Bond Expert: Tuesday Outlook

Includes: FMCC, FNMA
by: John Jansen

Prices of Treasury coupon securities registered losses in overseas trading as the residue of the GSE bailout diminishes the need for risk free assets. The yield on the benchmark 2 year note has climbed 5 basis points to 2.35 percent. The yield on the 5 year note has also jumped 5 basis points to 3.02 percent. The 10 year note has experienced a yield increase of 3 basis points and yields 3.71 percent. The yield on the Long Bond has climbed 2 basis points to 4.28 percent.The 2 year/10year spread has narrowed 2 basis points to 136 basis points.

Economic news released overnight had a soft tint about it.

The German trade balance shrank more than expected as the surplus narrowed to 13.9 billion from 19.9 billion in the prior period. Exports fell 1.7 billion Euros as slowing global growth sliced demand for German manufactured goods.

Industrial Production in the UK dropped a greater than expected 0.4 in July and dropped 1.4 percent YOY.

UK home prices fell to the lowest level since 1978 in a survey from a group with the quaint name of Royal Society of Chartered Surveyors. Prices fell in every region surveyed. Sources blamed lack of mortgage liquidity as the culprit for the continued weakness in home prices.

European Union Commission member Joaquin Alumina issued a gloomy forecast for the European economy. He said that “prospects for second half 2008 and the beginning of 2009 are not very good”.

Global equities are posting mixed results. Asian and Australian markets dropped as growth concerns trumped the euphoria created by the GSE bailout. European equities are posting gains as the price of oil slides towards the century marker.

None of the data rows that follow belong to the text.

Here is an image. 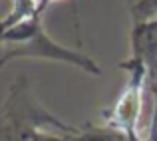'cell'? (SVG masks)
I'll use <instances>...</instances> for the list:
<instances>
[{
    "label": "cell",
    "instance_id": "cell-6",
    "mask_svg": "<svg viewBox=\"0 0 157 141\" xmlns=\"http://www.w3.org/2000/svg\"><path fill=\"white\" fill-rule=\"evenodd\" d=\"M52 2H56V0H38V12H40V14H44V12H46V8L50 6Z\"/></svg>",
    "mask_w": 157,
    "mask_h": 141
},
{
    "label": "cell",
    "instance_id": "cell-1",
    "mask_svg": "<svg viewBox=\"0 0 157 141\" xmlns=\"http://www.w3.org/2000/svg\"><path fill=\"white\" fill-rule=\"evenodd\" d=\"M0 141H80L78 127L52 115L20 74L0 107Z\"/></svg>",
    "mask_w": 157,
    "mask_h": 141
},
{
    "label": "cell",
    "instance_id": "cell-5",
    "mask_svg": "<svg viewBox=\"0 0 157 141\" xmlns=\"http://www.w3.org/2000/svg\"><path fill=\"white\" fill-rule=\"evenodd\" d=\"M133 20L135 24H141V22H149L151 16H157V0H137L133 8Z\"/></svg>",
    "mask_w": 157,
    "mask_h": 141
},
{
    "label": "cell",
    "instance_id": "cell-2",
    "mask_svg": "<svg viewBox=\"0 0 157 141\" xmlns=\"http://www.w3.org/2000/svg\"><path fill=\"white\" fill-rule=\"evenodd\" d=\"M2 44H6L8 48L0 54V66L8 64L10 60H16V58H44V60L76 66L94 76L101 74L96 60L54 42L42 28V14H34L32 18L22 20L12 28H8L4 34H0V46Z\"/></svg>",
    "mask_w": 157,
    "mask_h": 141
},
{
    "label": "cell",
    "instance_id": "cell-3",
    "mask_svg": "<svg viewBox=\"0 0 157 141\" xmlns=\"http://www.w3.org/2000/svg\"><path fill=\"white\" fill-rule=\"evenodd\" d=\"M121 70H127L129 80L127 86L123 88L119 99L109 111L104 113V125L119 129L127 135H139L137 133V123L141 115V105H143V90L147 84V70L139 60L131 58L127 62L119 64Z\"/></svg>",
    "mask_w": 157,
    "mask_h": 141
},
{
    "label": "cell",
    "instance_id": "cell-4",
    "mask_svg": "<svg viewBox=\"0 0 157 141\" xmlns=\"http://www.w3.org/2000/svg\"><path fill=\"white\" fill-rule=\"evenodd\" d=\"M78 139L80 141H147L141 139L139 135H127L119 129L107 125H88L78 127Z\"/></svg>",
    "mask_w": 157,
    "mask_h": 141
}]
</instances>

Futures trading indicates that US stocks will maintain the gains achieved yesterday and open modestly higher when trading begins in several hours.

The dollar remains a very strong currency and that is partly responsible for the decline in oil prices.

The dominant factor in US bond trading yesterday was the GSE bailout. It unexpectedly sparked a convexity event in the mortgage market as the shift in the current coupon created a huge demand for convexity from many mortgage market participants. As I wrote late yesterday, analysts believe that investors could need to buy the equivalent of $250 billion of 10 year swaps duration to meet their needs.

As long as the demand for spread product is that great, there will be an associated bid for Treasuries and the market should remain well bid.

Secretary Paulson with his bold strokes over the weekend has built a bridge to 2009 and left the future of the housing industry in the hands of the incoming administration and the next Congress. That is not a thought which should inspire confidence. Representative Barney Frank has been quoted as commenting that he opposes the reduction in the size of the GSE portfolios.

Senator Christopher Dodd from Connecticut is Chairman of the Senate Committee responsible for GSE oversight and legislation. He has taken umbrage at the rescue and has adopted what I will call as the Hillary Clinton position. The junior Senator from New York, in her ill fated and ill managed Presidential campaign, adopted the unique position that she had voted to authorize the Iraq war in 2002 but she never believed that President Bush would use the authority.

Senator Dodd has taken the same position regarding the plenipotentiary and Gulf of Tonkinesque powers granted to Secretary Paulsom for the solution of a GSE crisis. Dodd said that he never thought the power would be exercised.

The bailout and rescue makes sense as a short run solution to a problem which would have threatened the global financial system. It is incumbent on legislators to fundamentally alter the way that mortgage credit is parceled out here in the States. The role of FNMA (FNM) and Freddie Mac (FRE) should be dramatically reduced and constrained. They were financial sewers and accidents waiting to happen. To allow them to survive in anything like their previous form would be a policy travesty and an opportunity wasted.


MBS are opening about 6 ticks wider to swaps this morning. The rally yesterday was epic and so there is some normal profit taking this morning. One dealer noted that there were still small shorts capitulating. Others are looking for the convexity bid to keep the basis firm.

IG10 and other credit issues

The IG 10 is opening a basis point tighter at 138.

Credit Suisse analysts have a very negative view on credit spreads and hold that any near term tightening is an opportunity to reduce exposure.

They note that there has been a substantial Treasury market rally and that will lead to heavy issuance.

According to the analysts the suspension of of dividend payments on preferred shares of FNMA and Freddie Mac will make it more difficult for banks to fund themselves.

In a few days some of the large investment banks will begin releasing earnings. It won't be pretty. The confessional booth should soon open also and firms with less than festive Q3 prospects will probably start issuing earnings warnings.

Credit Suisse analysts believe that credit issues for banks will shift to prime loans and credit cards,exacerbating their woes.

And with quarter end nigh, balance sheet issues should add to pressures on spreads.